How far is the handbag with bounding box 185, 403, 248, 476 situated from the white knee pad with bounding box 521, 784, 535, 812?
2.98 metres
---
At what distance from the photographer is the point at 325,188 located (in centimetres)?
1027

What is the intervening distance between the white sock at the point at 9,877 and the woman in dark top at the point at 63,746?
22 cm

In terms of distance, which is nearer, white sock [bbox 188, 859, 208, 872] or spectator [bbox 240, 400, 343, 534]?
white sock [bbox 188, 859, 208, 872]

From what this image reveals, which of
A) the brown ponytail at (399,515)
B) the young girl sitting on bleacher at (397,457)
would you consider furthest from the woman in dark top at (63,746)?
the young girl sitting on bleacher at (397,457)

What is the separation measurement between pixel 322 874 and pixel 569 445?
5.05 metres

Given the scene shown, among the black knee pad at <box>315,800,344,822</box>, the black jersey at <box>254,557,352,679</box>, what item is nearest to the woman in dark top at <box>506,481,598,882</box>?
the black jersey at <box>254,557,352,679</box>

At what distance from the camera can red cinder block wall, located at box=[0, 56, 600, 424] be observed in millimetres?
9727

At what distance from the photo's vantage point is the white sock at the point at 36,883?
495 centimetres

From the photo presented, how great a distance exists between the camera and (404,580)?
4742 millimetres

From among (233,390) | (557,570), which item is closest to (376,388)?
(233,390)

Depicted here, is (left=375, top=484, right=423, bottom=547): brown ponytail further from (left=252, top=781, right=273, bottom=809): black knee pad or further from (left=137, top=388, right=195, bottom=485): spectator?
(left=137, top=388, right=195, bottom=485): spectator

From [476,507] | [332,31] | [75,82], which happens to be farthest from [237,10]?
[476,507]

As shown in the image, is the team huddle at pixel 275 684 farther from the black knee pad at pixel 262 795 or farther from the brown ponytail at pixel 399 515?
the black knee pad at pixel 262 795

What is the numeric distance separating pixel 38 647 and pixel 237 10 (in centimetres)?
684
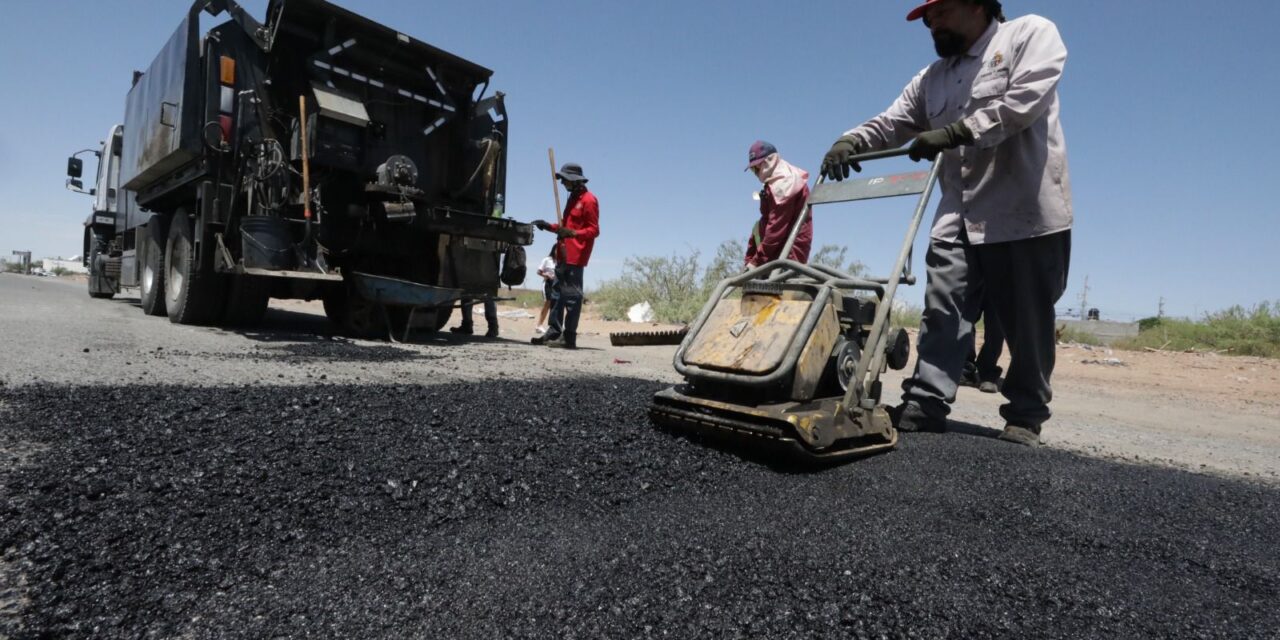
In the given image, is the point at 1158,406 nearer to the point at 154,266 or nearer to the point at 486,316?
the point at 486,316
==
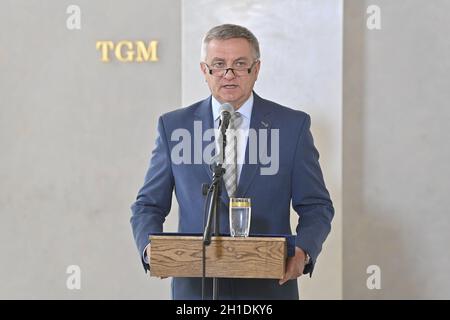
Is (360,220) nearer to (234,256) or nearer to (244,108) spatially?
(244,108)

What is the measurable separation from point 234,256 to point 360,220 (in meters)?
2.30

What the task asks
Reproduce the stretch from the line containing "What is the separation" through the line containing "495 centimetres", replacing "red cinder block wall" with "red brick wall" and leaving everything else unchanged.

Reply to the exercise
What is the separation measurement between pixel 322 874 and pixel 569 445?
5.05 metres

Given the scene shown, among the black knee pad at <box>315,800,344,822</box>, the black jersey at <box>254,557,352,679</box>, what item is nearest to the woman in dark top at <box>506,481,598,882</box>?
the black jersey at <box>254,557,352,679</box>

At what distance from the camera can red brick wall, located at box=[0, 56, 600, 424] be observed in millimetres?
9727

At what distance from the photo's vantage point is the white sock at the point at 36,883?
495 centimetres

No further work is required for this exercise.